Spatial reasoning records:
----------------
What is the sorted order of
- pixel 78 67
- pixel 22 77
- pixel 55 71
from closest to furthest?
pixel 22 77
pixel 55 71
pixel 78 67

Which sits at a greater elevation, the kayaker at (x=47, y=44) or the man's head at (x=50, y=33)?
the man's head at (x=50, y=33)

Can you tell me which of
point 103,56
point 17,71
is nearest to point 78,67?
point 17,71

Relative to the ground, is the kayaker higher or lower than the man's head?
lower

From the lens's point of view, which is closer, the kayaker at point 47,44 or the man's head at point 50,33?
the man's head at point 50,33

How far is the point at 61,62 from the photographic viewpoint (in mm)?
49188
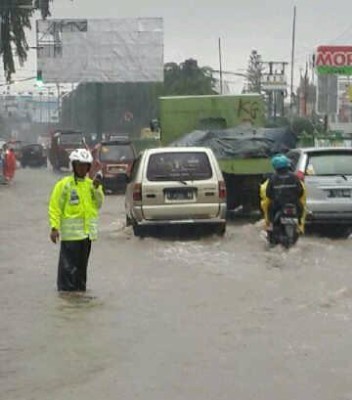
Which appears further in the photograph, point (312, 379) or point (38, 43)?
point (38, 43)

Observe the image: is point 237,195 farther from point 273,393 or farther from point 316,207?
point 273,393

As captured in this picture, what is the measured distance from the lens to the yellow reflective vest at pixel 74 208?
11.8m

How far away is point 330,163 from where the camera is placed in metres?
17.9

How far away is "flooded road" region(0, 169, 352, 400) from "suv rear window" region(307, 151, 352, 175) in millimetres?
1142

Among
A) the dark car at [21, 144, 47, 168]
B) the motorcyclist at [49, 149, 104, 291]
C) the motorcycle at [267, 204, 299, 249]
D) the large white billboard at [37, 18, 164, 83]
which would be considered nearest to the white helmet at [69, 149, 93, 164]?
the motorcyclist at [49, 149, 104, 291]

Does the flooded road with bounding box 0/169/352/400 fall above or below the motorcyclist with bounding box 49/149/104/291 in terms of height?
below

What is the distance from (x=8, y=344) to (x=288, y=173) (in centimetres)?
723

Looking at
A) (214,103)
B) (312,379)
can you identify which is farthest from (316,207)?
(214,103)

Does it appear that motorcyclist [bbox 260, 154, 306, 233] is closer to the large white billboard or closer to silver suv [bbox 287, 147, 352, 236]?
silver suv [bbox 287, 147, 352, 236]

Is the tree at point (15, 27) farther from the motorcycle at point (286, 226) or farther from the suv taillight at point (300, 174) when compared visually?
the motorcycle at point (286, 226)

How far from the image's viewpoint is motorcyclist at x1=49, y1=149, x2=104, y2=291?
1175 cm

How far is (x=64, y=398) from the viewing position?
24.1 ft

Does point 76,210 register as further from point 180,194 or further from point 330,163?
point 330,163

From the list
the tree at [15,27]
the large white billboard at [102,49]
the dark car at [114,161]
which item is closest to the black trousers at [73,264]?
the dark car at [114,161]
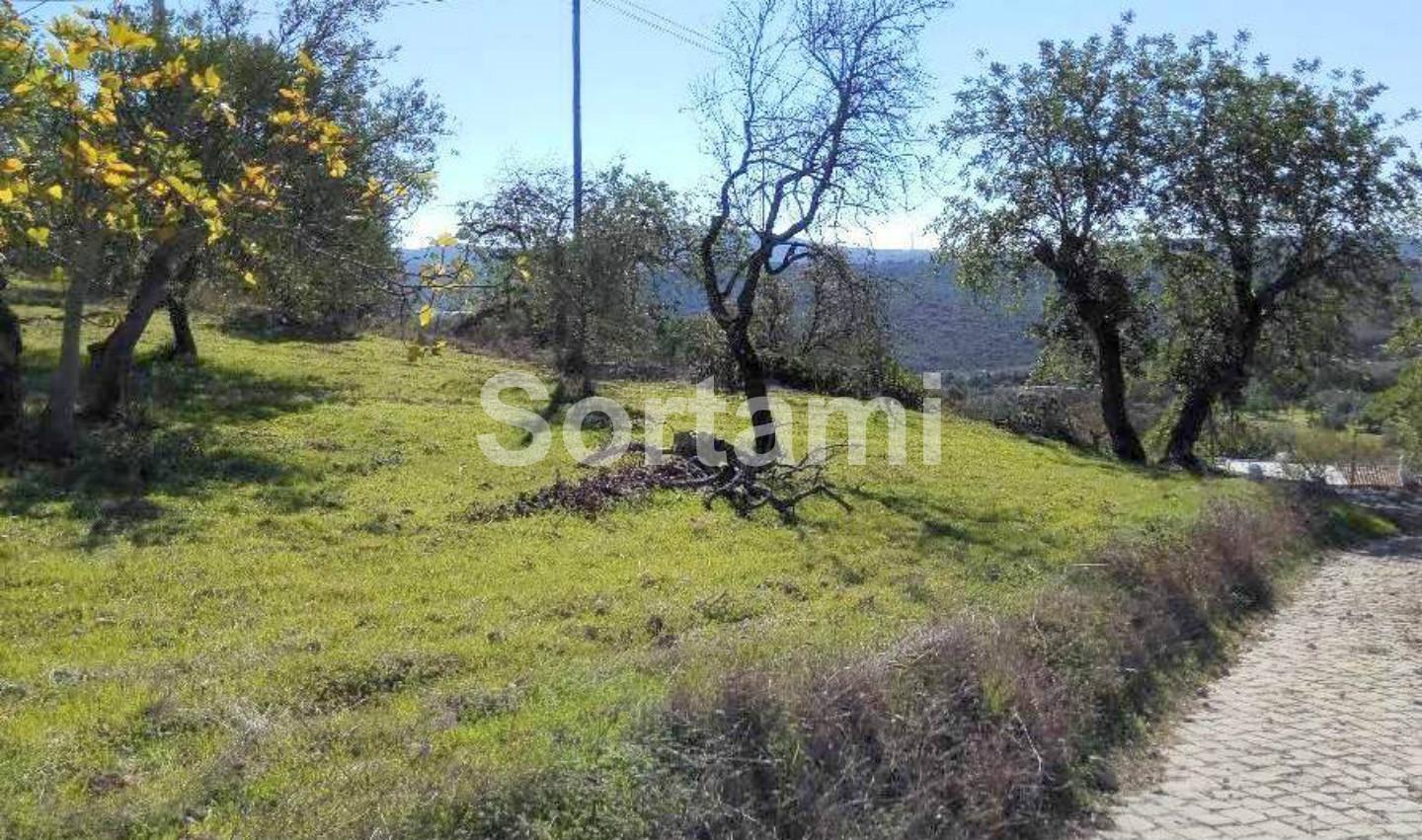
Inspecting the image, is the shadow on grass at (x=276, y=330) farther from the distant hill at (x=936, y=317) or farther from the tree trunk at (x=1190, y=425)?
the tree trunk at (x=1190, y=425)

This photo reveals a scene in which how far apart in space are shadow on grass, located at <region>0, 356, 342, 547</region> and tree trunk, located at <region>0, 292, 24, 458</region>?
2.22 feet

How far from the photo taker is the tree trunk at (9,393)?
518 inches

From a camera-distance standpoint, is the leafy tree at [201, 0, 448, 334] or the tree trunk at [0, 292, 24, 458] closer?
the leafy tree at [201, 0, 448, 334]

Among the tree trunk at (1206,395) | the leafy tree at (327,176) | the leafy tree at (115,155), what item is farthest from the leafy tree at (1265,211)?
the leafy tree at (115,155)

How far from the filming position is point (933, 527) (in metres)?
13.7

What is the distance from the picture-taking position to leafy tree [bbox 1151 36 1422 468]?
2303 centimetres

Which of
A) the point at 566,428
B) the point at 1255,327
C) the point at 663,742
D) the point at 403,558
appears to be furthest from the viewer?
the point at 1255,327

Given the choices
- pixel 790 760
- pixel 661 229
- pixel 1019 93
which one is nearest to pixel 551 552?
pixel 790 760

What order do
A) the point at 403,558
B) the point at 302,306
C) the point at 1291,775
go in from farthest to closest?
the point at 302,306 < the point at 403,558 < the point at 1291,775

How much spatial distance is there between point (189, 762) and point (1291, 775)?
20.4ft

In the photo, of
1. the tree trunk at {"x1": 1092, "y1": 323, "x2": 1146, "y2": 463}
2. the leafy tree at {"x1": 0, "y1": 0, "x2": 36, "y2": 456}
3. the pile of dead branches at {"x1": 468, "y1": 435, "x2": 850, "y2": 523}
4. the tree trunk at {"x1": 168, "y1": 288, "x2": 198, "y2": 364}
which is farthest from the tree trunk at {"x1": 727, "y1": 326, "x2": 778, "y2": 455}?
the tree trunk at {"x1": 1092, "y1": 323, "x2": 1146, "y2": 463}

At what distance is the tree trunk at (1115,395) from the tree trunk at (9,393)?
2117 cm

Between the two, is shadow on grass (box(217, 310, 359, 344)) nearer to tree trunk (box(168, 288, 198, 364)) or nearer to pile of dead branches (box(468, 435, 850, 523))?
tree trunk (box(168, 288, 198, 364))

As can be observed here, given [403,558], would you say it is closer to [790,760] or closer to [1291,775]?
[790,760]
----------------
* [What this task involves]
Arrange the records, starting at the one containing "How much spatial" and ending at the last record, as a two-column CSV with headers record_text and answer. Give one row per record, with each field in quotes and any line breaks replaced by spaces.

* [Result]
record_text,answer
"How much spatial distance is there between point (189, 762) and point (1291, 775)?","20.4ft"
"In the photo, of 1. the tree trunk at {""x1"": 1092, ""y1"": 323, ""x2"": 1146, ""y2"": 463} 2. the leafy tree at {""x1"": 0, ""y1"": 0, ""x2"": 36, ""y2"": 456} 3. the pile of dead branches at {""x1"": 468, ""y1"": 435, ""x2"": 850, ""y2"": 523} 4. the tree trunk at {""x1"": 168, ""y1"": 288, ""x2"": 198, ""y2"": 364} which is farthest from the tree trunk at {""x1"": 727, ""y1"": 326, ""x2"": 778, ""y2"": 455}?","the tree trunk at {""x1"": 1092, ""y1"": 323, ""x2"": 1146, ""y2"": 463}"
"At what distance is the tree trunk at (1115,395) from the tree trunk at (9,393)?","2117 cm"
"Between the two, is shadow on grass (box(217, 310, 359, 344)) nearer to tree trunk (box(168, 288, 198, 364)) or nearer to pile of dead branches (box(468, 435, 850, 523))?","tree trunk (box(168, 288, 198, 364))"
"As can be observed here, given [403,558], would you say it is closer to [790,760] or closer to [1291,775]?","[790,760]"